* PROBLEM STATEMENT *
Return all of the entries exactly, with nothing added or left out.

* INFORMATION SUPPLIED *
******
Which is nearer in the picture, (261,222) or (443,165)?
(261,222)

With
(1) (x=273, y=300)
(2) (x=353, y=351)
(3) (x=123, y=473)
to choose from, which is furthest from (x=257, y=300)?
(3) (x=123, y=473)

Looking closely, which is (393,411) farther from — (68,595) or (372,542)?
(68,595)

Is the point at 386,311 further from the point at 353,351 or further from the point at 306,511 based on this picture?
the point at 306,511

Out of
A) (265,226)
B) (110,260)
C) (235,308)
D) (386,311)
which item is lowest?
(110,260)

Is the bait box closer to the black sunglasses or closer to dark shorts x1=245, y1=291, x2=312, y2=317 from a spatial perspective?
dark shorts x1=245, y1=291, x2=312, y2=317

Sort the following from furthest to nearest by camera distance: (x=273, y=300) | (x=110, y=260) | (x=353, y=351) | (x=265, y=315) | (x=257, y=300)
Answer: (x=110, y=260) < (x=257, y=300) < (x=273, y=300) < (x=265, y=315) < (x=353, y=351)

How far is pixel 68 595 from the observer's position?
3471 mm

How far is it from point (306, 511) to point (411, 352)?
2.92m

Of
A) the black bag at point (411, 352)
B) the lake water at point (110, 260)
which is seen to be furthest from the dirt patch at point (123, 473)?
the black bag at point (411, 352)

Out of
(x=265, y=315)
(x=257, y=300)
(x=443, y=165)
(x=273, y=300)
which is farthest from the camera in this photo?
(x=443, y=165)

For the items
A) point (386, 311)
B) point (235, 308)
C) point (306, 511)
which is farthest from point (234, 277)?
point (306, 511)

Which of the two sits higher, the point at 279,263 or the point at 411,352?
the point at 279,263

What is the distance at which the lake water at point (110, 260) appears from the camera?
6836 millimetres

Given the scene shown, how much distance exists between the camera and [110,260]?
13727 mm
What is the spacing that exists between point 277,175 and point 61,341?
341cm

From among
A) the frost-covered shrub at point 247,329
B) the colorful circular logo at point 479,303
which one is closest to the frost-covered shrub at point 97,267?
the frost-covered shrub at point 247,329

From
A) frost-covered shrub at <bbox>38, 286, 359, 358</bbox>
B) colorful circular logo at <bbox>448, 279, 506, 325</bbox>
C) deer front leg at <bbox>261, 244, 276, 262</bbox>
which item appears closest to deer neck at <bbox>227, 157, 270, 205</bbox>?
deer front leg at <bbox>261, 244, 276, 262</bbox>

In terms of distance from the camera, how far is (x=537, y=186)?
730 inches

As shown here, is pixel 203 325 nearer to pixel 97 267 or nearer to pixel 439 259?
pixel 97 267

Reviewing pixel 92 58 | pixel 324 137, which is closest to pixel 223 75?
******
* TASK RESPONSE *
Which is nearer in the picture, (261,222) or (443,165)?
(261,222)

With
(1) (x=273, y=300)
(2) (x=353, y=351)
(3) (x=123, y=473)
to choose from, which is furthest from (x=257, y=300)?
(3) (x=123, y=473)

Looking closely, which is (393,411) farther from — (68,595) or (372,542)?
(68,595)

Is the point at 386,311 further from the point at 353,351 or further from the point at 306,511 based on this picture?
the point at 306,511

Out of
A) (265,226)
B) (110,260)
C) (235,308)
D) (386,311)
which item is lowest?
(110,260)

Is the bait box closer to the black sunglasses or closer to dark shorts x1=245, y1=291, x2=312, y2=317 from a spatial perspective?
dark shorts x1=245, y1=291, x2=312, y2=317

Sort the following from furthest to nearest by camera distance: (x=273, y=300) | (x=110, y=260) | (x=353, y=351) | (x=265, y=315) | (x=257, y=300)
Answer: (x=110, y=260) < (x=257, y=300) < (x=273, y=300) < (x=265, y=315) < (x=353, y=351)

How far is pixel 68 595 from the observer's position?
3471 mm

How far is it from point (306, 511) to point (411, 352)?
2.92m

Of
A) the black bag at point (411, 352)
B) the lake water at point (110, 260)
which is seen to be furthest from the dirt patch at point (123, 473)?
the black bag at point (411, 352)

Out of
(x=265, y=315)
(x=257, y=300)
(x=443, y=165)
(x=273, y=300)
which is farthest from the camera in this photo?
(x=443, y=165)

For the items
A) point (386, 311)
B) point (235, 308)
C) point (306, 511)
which is farthest from point (234, 277)?
point (306, 511)

Which of the two sits higher, the point at 279,263 or the point at 411,352?
the point at 279,263

What is the distance at which the lake water at point (110, 260) appears from the camera?
6836 millimetres

Given the scene shown, how much distance exists between the camera and [110,260]?
13727 mm
What is the spacing that exists between point 277,175 and point 61,341?
341cm

From among
A) the frost-covered shrub at point 247,329
B) the colorful circular logo at point 479,303
which one is closest to the frost-covered shrub at point 97,267?
the frost-covered shrub at point 247,329

From
A) frost-covered shrub at <bbox>38, 286, 359, 358</bbox>
B) colorful circular logo at <bbox>448, 279, 506, 325</bbox>
C) deer front leg at <bbox>261, 244, 276, 262</bbox>
which item appears closest to deer neck at <bbox>227, 157, 270, 205</bbox>?
deer front leg at <bbox>261, 244, 276, 262</bbox>

In terms of distance from the camera, how far is (x=537, y=186)?
730 inches

As shown here, is pixel 203 325 nearer to pixel 97 267 or nearer to pixel 439 259?
pixel 97 267

Reviewing pixel 92 58 | pixel 324 137, which is closest to pixel 223 75?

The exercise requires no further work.